According to Gordon Crovitz, former publisher of the Wall Street Journal and a co-founder at Journalism Online, the company has signed up 1,200 news providers, including newspapers, magazines and purely online sites, which will begin charging over the next few months. “People certainly won’t pay for information that’s easily available elsewhere for free, but I do think there’s a lot of evidence that they will pay for truly differentiated, distinctive journalism,” says Crovitz.
There are many logistical and legal questions left to be answered. For one thing, what’s to stop people from simply copying and pasting stories onto their blogs? In the view of some, what’s needed is an overhaul of copyright laws. Last summer, Richard Posner, a U.S Court of Appeals judge, suggested “expanding copyright law to bar online access to copyrighted materials.” Posner also proposed a ban on “linking to or paraphrasing copyrighted materials without the copyright holder’s consent.” The idea was roundly panned, and many journalists accused Posner of trying to protect an outdated version of the news industry. But Murdoch has also raised the spectre of lawsuits, threatening to go after the BBC’s online news site. “If you look at them, most of their stuff is stolen from the newspapers now, and we’ll be suing them for copyright,” he said recently.
Media lawyers are doubtful legislators would rewrite the copyright rules. But David Ardia, a fellow at Harvard University’s Berkman Center for Internet & Society, says a recent case involving the New York Times could offer a precedent for the future. Oddly enough it was the Grey Lady that was on the receiving end of the suit. GateHouse Media, a publisher of hundreds of local print newspapers and websites, accused several Times Co. websites of stealing content when they reproduced the first sentences of GateHouse stories. The case settled out of court. But if companies like News Corp. do take Google to task in the courtroom, that principle could be pushed. Already, there are rumblings. Just this month, a Paris Court convicted Google of copyright infringement in a case involving online books. And Google is very careful to remove pirated videos from its YouTube site to avoid legal action.

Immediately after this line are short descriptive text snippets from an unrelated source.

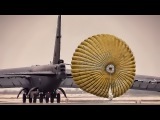 U.S. Sends B-52 Bombers To The Middle East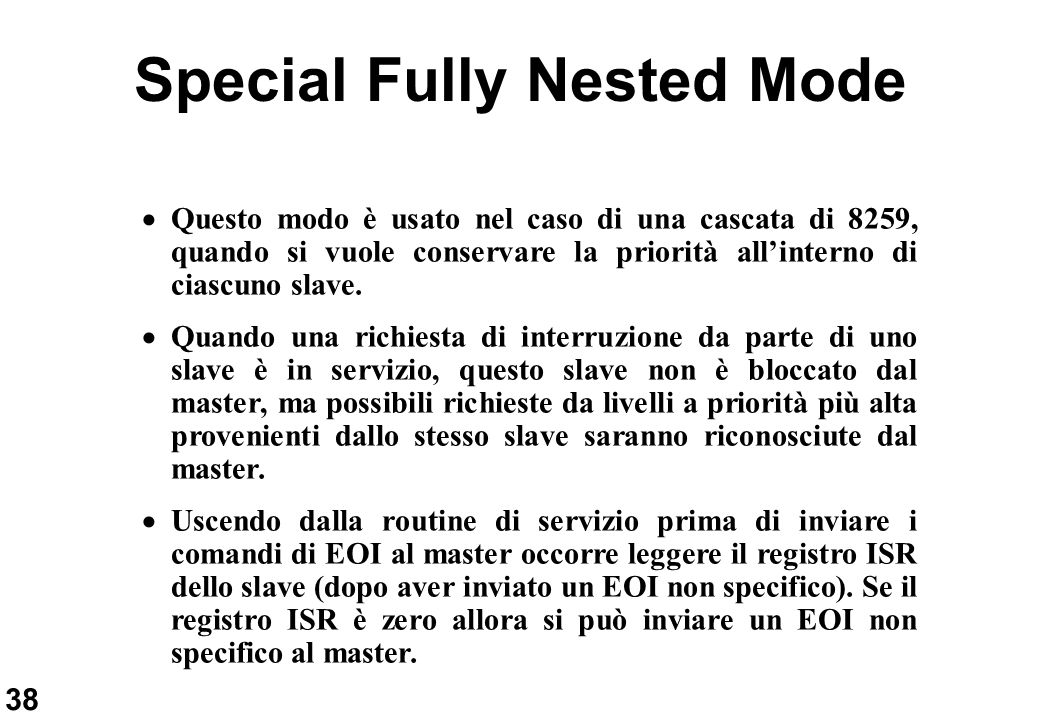 Special Fully Nested Mode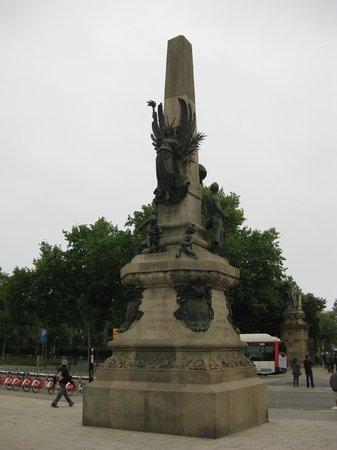 Arco del Triunfo (Arc del Triomf): Monument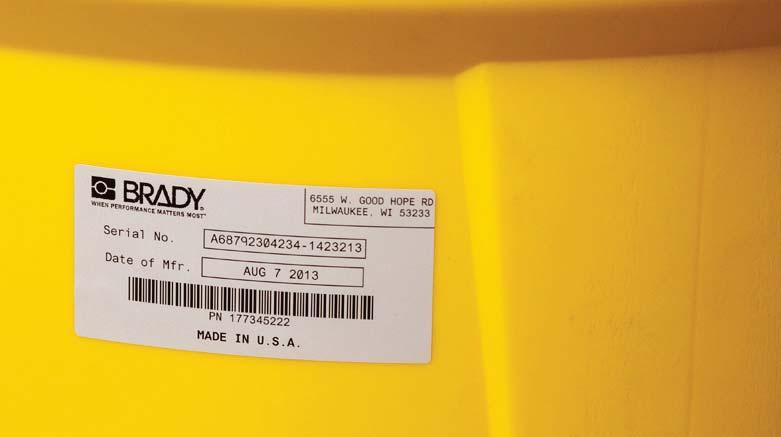 B-423 and B-966B Permanent Polyester with Overlaminate Brady Worldwide Inc. 1000 per Roll Brady THT-24-423-1 2.75 Width x 1.75 Height Gloss Finish White PermaShield Thermal Transfer Printable Label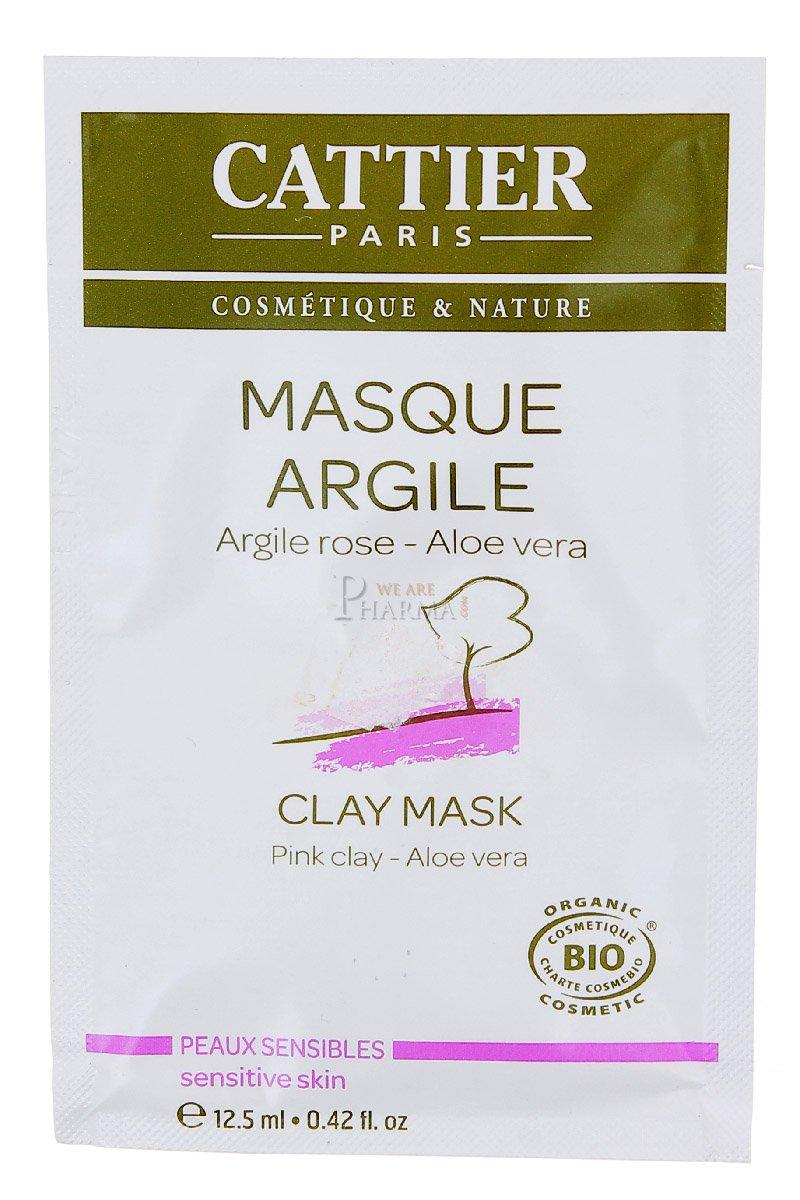 Cattier Masque argile rose Aloe vera sachet unidose 12.5ml 2565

Of course, all of this flies in the face of the utopian ideal that everything on the Internet must be free. Yet Barry Diller, the CEO of IAC InterActiveCorp., which owns 50 online brands including the Daily Beast and Ask.com, has called the present situation an accident of history. “I absolutely believe the Internet is passing from its free days into a paid system,” Diller said at an advertising conference a few months ago. “Not every single thing, but anything of value.” In fact, it’s conceivable that if enough papers prove that charging for content on the Internet works, some purely online news sites and blogs that generate original content may follow suit.
It will take time to undo the damage newspapers have inflicted on themselves. Any company that relies on deep discounts to sell its products will inevitably struggle to get consumers to pay full price again, and it’s no different for papers. But that doesn’t mean readers will never pay. History has already shown that people can be prodded to radically alter their media consumption habits. One need look no further than the emergence of cable TV in the 1960s and ’70s.
The notion that anyone would willingly pay for TV, then freely available via bunny ears, seemed as far-fetched as charging for online content today. As the New York Times put it in the mid-1960s, “Pay-TV may turn out to be only a wonderful vision because the public is so indoctrinated with free TV that it will not bear the cost.” It took a long time to find the right payment model, too. In one almost comical 1963 experiment near Toronto, 1,000 households were given cable boxes. When they wanted to watch movies, they had to insert up to $2 in the coin machine attached to the receiver. These were the first micro-payments, and the system failed miserably. But today the average household in North America pays about $50 a month for TV. And Apple’s iTunes service has shown that even though it’s possible to steal music, lots of people don’t anymore.
For publishers, the transition from free to fee won’t be easy. Many will undoubtedly perish, especially those news organizations that have slashed their newsrooms to the bone and are no longer able to generate compelling, original content of their own. But Murdoch and others are banking that if they can make it easy enough to pay for news, and difficult enough to get it for free, readers will come around.